Request: Every line from the line containing "Can you tell me" through the final line of the data is to be printed exactly; no other line is to appear.

Exercise material:
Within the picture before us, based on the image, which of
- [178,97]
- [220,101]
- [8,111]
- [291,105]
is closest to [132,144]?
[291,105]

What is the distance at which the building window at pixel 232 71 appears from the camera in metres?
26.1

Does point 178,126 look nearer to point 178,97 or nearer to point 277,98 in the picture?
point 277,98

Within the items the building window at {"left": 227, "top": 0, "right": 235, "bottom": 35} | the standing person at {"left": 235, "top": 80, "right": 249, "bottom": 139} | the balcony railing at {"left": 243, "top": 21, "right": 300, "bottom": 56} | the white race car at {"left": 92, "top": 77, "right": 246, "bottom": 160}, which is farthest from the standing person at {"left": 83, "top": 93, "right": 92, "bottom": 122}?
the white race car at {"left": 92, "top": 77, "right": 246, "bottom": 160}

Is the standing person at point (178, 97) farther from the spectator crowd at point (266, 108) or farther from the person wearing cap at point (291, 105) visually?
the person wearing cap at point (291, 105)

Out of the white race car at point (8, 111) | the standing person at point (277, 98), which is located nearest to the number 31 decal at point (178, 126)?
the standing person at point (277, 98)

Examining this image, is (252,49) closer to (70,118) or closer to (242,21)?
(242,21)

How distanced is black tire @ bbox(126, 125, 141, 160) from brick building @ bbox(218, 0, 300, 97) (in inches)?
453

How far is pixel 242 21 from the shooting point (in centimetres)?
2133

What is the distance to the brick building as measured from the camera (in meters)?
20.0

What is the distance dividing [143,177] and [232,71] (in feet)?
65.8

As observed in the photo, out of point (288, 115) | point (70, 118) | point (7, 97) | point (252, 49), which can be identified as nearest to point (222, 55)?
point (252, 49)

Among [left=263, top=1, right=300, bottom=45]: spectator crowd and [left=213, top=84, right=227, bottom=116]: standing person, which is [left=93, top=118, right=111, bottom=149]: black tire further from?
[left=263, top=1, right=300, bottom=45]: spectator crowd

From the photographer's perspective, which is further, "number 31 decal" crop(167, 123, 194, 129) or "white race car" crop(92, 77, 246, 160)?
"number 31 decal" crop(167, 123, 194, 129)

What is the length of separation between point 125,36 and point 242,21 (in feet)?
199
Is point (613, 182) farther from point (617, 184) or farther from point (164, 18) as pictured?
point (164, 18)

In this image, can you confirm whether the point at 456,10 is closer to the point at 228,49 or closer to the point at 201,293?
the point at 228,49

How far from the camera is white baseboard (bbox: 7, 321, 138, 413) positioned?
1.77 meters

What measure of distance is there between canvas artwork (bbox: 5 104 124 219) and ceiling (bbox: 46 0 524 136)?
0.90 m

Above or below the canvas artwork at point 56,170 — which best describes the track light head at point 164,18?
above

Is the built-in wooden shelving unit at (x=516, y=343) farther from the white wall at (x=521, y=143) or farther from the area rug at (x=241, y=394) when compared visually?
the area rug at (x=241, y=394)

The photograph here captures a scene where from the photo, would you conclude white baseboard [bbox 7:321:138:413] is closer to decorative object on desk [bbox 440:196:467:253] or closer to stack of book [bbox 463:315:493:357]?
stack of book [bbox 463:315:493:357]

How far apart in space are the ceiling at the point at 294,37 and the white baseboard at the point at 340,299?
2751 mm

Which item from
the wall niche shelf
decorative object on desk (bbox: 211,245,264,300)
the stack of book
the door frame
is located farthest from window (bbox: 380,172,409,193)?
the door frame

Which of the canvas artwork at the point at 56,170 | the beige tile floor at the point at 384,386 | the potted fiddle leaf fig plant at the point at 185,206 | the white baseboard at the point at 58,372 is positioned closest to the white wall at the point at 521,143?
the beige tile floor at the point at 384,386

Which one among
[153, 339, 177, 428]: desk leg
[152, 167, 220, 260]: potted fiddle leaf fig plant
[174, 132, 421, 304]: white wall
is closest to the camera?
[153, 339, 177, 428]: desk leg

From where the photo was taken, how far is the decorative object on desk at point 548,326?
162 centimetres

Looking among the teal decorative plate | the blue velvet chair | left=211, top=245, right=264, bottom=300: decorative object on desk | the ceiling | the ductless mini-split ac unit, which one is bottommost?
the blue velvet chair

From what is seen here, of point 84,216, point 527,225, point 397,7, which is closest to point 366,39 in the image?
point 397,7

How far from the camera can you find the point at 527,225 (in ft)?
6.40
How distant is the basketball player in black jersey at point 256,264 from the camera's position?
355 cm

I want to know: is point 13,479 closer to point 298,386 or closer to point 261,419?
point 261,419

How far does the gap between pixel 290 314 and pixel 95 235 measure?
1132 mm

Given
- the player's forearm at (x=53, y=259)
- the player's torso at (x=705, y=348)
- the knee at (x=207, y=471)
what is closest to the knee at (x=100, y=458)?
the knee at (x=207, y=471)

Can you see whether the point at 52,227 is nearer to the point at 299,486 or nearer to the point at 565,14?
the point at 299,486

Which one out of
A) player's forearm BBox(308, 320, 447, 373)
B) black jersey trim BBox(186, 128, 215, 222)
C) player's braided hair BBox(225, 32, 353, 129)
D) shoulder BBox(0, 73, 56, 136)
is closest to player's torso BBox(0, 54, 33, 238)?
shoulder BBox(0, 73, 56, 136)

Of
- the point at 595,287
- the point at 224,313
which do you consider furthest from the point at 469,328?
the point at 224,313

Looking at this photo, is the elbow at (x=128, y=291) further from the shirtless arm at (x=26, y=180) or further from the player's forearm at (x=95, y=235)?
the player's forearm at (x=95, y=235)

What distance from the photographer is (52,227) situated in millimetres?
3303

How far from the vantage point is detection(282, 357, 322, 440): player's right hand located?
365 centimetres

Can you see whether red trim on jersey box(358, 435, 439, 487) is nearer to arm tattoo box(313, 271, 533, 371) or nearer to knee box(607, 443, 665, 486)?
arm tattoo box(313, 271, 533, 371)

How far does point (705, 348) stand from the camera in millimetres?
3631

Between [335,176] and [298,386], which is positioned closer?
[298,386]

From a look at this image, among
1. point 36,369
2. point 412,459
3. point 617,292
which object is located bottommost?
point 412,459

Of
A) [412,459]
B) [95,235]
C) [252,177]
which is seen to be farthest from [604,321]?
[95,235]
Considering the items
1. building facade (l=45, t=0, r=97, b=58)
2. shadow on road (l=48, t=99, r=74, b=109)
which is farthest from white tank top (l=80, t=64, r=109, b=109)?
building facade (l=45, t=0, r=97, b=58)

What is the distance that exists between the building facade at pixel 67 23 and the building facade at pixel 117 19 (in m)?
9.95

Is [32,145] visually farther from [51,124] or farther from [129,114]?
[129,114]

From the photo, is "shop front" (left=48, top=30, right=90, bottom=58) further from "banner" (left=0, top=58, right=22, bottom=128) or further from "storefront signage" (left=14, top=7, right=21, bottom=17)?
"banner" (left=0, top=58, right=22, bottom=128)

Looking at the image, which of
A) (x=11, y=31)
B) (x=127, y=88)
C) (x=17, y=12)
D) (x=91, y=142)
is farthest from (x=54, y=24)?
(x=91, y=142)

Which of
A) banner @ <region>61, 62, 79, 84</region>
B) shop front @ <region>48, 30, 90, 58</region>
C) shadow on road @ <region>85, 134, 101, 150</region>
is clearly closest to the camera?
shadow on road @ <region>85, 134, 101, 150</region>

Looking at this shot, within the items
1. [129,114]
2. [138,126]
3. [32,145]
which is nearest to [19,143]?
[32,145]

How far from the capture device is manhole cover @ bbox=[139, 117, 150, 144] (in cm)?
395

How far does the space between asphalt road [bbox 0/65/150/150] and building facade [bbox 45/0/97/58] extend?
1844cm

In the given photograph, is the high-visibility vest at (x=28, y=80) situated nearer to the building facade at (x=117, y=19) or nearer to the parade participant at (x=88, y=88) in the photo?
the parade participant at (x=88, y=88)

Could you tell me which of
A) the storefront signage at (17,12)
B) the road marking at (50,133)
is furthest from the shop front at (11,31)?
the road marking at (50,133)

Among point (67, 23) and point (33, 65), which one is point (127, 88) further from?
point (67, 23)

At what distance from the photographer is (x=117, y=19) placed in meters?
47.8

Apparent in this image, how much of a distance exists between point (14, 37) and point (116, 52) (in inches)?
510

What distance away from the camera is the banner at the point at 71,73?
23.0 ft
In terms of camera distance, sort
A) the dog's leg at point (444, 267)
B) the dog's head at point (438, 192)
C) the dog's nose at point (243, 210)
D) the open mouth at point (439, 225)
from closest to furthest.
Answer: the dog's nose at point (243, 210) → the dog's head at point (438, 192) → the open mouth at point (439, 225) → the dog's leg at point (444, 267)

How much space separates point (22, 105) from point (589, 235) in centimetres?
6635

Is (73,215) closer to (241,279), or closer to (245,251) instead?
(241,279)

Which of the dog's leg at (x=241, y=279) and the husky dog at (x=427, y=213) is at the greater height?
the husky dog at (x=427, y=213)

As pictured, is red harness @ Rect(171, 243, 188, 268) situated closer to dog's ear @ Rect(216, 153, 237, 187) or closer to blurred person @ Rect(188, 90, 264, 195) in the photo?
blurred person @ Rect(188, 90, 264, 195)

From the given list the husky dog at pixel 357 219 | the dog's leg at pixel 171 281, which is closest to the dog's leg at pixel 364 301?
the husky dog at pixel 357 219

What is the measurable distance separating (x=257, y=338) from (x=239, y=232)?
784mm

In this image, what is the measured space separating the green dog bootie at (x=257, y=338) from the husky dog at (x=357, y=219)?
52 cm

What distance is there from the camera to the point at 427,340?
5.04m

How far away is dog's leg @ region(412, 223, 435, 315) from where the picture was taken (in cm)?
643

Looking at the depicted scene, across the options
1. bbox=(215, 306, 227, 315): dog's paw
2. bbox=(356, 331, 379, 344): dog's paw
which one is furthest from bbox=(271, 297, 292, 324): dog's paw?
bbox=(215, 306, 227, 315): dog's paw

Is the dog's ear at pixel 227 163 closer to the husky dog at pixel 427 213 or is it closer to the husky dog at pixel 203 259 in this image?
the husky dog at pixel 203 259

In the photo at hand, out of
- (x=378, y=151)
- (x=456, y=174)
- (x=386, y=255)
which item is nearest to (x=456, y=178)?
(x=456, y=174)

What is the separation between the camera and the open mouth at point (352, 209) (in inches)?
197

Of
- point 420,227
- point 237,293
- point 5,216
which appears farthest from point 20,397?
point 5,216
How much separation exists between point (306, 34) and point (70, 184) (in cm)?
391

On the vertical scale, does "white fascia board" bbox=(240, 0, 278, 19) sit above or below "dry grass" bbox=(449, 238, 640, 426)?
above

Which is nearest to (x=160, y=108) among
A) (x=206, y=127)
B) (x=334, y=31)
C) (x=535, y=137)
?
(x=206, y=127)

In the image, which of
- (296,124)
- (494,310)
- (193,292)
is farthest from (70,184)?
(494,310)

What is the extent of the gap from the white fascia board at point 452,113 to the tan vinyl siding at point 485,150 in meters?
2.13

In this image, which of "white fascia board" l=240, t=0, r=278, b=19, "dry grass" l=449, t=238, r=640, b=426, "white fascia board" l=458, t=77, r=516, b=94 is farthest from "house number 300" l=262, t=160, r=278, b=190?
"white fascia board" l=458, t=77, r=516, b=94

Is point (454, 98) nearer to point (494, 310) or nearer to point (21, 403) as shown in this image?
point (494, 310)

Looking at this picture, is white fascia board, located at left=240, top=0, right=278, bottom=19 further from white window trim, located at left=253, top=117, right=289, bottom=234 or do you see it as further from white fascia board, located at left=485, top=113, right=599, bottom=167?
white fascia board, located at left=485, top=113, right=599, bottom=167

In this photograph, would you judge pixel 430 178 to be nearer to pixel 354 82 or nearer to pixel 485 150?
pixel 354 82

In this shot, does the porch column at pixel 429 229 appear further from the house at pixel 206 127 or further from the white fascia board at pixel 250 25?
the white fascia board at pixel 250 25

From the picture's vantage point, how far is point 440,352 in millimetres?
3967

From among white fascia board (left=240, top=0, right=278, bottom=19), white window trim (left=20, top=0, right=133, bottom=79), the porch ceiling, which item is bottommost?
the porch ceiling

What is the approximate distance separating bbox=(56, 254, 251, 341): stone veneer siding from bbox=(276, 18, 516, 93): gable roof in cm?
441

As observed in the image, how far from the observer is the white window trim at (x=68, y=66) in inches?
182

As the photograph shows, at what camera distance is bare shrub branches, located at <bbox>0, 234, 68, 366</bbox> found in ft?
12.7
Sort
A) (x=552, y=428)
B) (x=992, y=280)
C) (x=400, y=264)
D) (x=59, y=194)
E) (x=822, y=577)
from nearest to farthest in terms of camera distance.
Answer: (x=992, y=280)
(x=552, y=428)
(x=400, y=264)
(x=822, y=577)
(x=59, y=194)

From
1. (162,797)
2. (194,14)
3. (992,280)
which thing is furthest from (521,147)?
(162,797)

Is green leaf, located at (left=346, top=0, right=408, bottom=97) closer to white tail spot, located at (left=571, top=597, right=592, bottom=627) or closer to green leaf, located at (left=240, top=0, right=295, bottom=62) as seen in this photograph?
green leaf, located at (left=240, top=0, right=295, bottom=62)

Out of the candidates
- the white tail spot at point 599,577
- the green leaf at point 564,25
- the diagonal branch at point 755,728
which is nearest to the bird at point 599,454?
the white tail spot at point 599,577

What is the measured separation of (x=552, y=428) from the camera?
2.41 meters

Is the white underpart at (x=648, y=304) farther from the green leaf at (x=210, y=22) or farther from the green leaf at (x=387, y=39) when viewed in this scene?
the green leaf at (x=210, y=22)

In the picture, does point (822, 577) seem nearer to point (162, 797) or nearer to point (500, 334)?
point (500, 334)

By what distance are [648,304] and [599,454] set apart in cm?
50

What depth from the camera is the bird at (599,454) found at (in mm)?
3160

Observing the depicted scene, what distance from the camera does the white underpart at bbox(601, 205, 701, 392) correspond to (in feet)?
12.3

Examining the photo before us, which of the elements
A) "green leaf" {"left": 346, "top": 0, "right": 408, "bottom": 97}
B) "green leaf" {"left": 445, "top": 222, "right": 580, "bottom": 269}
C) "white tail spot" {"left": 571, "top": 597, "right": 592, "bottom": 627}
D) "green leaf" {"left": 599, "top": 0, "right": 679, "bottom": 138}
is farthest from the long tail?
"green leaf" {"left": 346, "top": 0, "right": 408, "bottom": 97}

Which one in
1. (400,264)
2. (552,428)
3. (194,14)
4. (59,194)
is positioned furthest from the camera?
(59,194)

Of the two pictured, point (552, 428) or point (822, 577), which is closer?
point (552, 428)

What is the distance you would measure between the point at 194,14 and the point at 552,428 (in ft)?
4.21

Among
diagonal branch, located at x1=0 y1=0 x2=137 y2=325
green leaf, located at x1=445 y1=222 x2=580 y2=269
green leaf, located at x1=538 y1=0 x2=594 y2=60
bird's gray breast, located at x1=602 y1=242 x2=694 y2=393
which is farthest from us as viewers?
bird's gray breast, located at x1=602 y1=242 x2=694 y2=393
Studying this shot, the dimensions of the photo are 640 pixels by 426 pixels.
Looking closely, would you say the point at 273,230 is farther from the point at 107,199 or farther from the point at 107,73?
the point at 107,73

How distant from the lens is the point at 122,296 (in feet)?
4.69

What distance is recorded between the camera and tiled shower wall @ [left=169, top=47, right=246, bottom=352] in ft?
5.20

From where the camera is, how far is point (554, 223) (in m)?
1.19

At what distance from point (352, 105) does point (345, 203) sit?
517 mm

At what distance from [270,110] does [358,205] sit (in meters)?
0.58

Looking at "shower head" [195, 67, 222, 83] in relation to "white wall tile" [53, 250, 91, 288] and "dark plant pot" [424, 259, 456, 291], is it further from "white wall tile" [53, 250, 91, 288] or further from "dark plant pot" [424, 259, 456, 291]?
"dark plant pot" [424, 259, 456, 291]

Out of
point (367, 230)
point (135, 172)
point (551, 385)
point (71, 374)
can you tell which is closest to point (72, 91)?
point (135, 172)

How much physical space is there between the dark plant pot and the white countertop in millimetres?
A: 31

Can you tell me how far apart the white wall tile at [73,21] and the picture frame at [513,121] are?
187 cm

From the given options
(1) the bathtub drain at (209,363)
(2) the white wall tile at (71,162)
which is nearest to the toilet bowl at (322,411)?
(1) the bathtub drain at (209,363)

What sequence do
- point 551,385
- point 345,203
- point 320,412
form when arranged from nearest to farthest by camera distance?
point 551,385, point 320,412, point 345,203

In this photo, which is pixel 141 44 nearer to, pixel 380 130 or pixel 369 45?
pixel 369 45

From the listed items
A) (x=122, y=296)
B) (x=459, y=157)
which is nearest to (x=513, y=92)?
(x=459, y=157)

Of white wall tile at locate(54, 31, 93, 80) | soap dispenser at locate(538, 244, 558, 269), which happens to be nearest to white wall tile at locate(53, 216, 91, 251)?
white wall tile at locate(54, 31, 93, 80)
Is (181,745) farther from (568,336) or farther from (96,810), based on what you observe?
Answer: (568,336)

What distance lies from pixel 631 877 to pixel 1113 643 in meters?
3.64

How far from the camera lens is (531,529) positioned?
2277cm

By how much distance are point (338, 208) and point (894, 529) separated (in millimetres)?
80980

Response to the task:
Can you tell me how far apart the white wall tile at [73,21] and the picture frame at [513,121] are?
187 cm

From the given options
(1) the bathtub drain at (209,363)
(2) the white wall tile at (71,162)
which is nearest to the toilet bowl at (322,411)?
(1) the bathtub drain at (209,363)

What sequence do
- point 551,385
- point 345,203
- point 320,412
form when arranged from nearest to farthest by camera distance?
point 551,385, point 320,412, point 345,203

In this photo, which is pixel 141 44 nearer to, pixel 380 130 or pixel 369 45?
pixel 369 45

From the listed items
A) (x=122, y=296)
B) (x=459, y=157)
which is nearest to (x=513, y=92)?
(x=459, y=157)

Of white wall tile at locate(54, 31, 93, 80) | soap dispenser at locate(538, 244, 558, 269), which happens to be nearest to white wall tile at locate(53, 216, 91, 251)?
white wall tile at locate(54, 31, 93, 80)
Is (181,745) farther from (568,336) or farther from (96,810), based on what you observe?
Answer: (568,336)

What distance lies from pixel 631 877 to pixel 1113 643 in meters?
3.64

How far from the camera lens is (531,529) positioned?
2277cm

By how much distance are point (338, 208) and point (894, 529) separated (in millimetres)?
80980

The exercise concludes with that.